Short task: Extract from the records below every line that contains the word "shirt", and copy each such line in full without alteration.

The records:

%%

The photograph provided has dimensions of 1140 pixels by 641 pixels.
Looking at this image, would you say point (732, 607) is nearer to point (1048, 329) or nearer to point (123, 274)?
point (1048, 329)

%%
%%

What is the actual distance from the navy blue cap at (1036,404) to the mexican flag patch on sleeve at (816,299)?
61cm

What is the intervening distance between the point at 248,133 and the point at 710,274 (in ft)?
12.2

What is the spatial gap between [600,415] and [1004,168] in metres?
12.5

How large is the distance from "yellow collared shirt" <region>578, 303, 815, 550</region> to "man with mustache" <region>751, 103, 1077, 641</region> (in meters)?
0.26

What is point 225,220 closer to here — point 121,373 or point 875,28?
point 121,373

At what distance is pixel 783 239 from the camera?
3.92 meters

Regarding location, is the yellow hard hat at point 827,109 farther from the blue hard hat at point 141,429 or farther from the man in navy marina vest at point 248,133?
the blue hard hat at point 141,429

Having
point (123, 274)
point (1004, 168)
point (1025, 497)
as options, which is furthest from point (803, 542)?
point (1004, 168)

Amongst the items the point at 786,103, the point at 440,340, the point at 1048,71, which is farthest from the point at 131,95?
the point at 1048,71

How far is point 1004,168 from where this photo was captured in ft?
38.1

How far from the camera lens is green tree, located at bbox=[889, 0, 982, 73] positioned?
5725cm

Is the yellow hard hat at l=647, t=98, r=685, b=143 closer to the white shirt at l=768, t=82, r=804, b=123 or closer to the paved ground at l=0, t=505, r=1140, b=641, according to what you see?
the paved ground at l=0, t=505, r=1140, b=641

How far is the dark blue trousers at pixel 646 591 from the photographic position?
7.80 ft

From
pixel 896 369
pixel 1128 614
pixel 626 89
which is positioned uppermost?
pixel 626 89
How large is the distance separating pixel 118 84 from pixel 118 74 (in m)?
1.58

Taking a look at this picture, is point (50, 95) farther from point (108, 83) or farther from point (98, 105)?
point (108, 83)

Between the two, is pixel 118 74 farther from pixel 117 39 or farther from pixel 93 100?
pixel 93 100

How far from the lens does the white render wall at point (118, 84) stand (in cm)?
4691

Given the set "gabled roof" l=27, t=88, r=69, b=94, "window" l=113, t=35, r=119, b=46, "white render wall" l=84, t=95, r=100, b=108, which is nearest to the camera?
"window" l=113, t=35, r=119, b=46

%%
%%

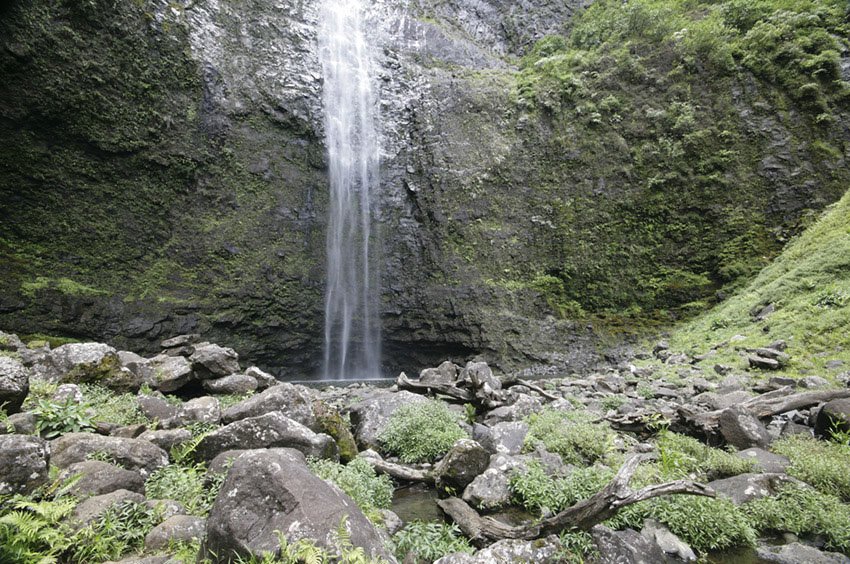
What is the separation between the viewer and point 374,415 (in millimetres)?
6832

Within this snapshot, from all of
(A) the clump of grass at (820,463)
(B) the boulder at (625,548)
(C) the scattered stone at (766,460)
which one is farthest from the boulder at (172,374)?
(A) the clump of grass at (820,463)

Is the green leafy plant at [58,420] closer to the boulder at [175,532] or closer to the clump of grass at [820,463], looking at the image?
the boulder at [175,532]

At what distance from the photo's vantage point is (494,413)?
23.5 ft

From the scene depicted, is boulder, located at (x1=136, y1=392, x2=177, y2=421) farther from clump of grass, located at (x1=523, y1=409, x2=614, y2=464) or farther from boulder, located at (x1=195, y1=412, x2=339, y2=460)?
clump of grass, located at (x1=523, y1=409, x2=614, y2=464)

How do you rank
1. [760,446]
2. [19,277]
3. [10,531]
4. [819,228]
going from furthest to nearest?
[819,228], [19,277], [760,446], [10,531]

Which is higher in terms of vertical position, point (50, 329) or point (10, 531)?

%%

Right answer:
How large is the distance from "yellow collared shirt" <region>578, 303, 815, 550</region> to "man with mustache" <region>751, 103, 1077, 641</region> (in meters)?
Is the yellow hard hat at l=647, t=98, r=685, b=143 closer to the white shirt at l=768, t=82, r=804, b=123 or closer to the paved ground at l=0, t=505, r=1140, b=641, according to what you see?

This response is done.